### Instructions to follow
Copy every line in the records below that contains the word "logo".

### Data to process
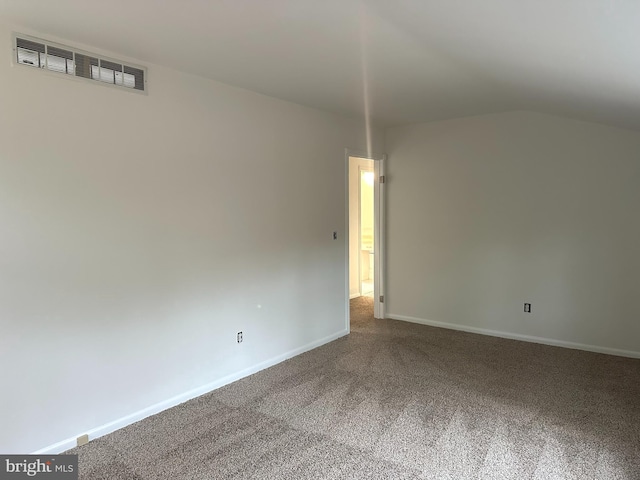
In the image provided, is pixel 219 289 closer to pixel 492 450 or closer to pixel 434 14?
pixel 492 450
--
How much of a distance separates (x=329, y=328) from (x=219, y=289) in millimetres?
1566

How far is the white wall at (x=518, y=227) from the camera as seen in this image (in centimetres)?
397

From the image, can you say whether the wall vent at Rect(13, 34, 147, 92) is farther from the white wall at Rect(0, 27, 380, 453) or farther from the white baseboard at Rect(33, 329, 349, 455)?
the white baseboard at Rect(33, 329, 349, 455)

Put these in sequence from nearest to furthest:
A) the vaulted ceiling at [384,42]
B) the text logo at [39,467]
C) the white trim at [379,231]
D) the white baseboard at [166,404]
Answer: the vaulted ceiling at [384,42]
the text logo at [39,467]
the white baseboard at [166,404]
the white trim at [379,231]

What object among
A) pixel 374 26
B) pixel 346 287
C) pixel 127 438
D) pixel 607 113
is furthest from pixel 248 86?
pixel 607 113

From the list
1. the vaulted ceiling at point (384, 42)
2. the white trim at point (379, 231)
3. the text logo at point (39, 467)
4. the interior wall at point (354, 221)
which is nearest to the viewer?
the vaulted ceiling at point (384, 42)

### Task answer
B) the text logo at [39,467]
the text logo at [39,467]
3. the text logo at point (39, 467)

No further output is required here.